Exercise directions
Exactly as written, transcribe the lines that run from the one containing "In the shot" to the end of the records below.

>>>

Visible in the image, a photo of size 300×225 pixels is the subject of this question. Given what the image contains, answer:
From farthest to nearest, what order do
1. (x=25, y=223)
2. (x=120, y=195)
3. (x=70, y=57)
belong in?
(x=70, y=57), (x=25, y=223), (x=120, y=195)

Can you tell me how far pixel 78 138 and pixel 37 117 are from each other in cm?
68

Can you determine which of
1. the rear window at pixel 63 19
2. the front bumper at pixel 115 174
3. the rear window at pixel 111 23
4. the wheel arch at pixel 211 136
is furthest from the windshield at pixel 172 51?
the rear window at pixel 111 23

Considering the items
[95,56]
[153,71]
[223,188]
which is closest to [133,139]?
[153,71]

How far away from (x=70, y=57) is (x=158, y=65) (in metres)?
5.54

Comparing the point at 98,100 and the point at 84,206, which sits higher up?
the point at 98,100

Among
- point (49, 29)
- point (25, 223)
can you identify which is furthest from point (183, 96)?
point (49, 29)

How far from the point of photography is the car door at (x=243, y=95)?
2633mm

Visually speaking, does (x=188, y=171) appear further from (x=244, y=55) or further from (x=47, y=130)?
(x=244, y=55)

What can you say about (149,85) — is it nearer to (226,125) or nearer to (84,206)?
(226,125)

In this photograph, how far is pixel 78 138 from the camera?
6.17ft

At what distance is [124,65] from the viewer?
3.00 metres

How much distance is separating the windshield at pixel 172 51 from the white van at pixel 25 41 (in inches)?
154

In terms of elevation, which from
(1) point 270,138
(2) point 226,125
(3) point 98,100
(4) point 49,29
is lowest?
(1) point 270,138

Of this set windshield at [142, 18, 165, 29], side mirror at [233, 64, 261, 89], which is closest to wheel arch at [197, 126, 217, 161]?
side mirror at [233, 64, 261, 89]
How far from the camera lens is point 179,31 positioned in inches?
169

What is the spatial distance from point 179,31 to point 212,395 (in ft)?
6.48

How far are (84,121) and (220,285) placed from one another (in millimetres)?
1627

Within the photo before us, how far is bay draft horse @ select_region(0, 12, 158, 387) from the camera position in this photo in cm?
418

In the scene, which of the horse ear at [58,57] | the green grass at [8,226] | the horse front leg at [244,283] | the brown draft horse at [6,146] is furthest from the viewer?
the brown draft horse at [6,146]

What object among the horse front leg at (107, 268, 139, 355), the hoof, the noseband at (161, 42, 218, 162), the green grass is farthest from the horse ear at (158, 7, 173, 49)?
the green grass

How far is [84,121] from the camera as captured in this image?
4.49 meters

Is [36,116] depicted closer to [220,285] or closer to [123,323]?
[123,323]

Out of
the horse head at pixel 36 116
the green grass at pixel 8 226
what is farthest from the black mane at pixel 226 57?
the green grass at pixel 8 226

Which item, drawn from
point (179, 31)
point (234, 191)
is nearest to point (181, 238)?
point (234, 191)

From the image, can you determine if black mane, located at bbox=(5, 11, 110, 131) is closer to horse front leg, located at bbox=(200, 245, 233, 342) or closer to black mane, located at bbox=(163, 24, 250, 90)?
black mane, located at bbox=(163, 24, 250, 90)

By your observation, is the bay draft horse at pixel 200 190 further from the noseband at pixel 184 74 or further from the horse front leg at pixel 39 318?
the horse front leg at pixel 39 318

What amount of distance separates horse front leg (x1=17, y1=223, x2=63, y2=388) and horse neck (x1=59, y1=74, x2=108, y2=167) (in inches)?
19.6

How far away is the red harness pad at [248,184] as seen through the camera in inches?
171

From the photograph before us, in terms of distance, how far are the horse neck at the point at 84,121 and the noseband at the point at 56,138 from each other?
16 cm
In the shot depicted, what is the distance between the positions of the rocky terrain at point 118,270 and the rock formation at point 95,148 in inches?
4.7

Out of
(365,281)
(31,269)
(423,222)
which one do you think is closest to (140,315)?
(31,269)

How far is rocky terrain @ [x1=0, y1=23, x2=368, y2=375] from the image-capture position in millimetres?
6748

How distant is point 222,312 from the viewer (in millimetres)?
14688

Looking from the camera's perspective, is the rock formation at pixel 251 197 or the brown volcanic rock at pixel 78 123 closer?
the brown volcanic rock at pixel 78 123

<<<

Answer for the task
In the shot depicted, what is the distance between the positions of the rocky terrain at point 118,270 and the rock formation at point 95,148 in inches?
4.7

Out of
(365,281)
(31,269)
(423,222)
which one do you think is closest to (140,315)?
(31,269)

How far is rocky terrain @ [x1=0, y1=23, x2=368, y2=375] from the image-capture position in millimetres?
6748

How distant is point 222,312 from the viewer (in millimetres)?
14688

Looking from the camera's perspective, is the rock formation at pixel 251 197 or the brown volcanic rock at pixel 78 123 closer?
the brown volcanic rock at pixel 78 123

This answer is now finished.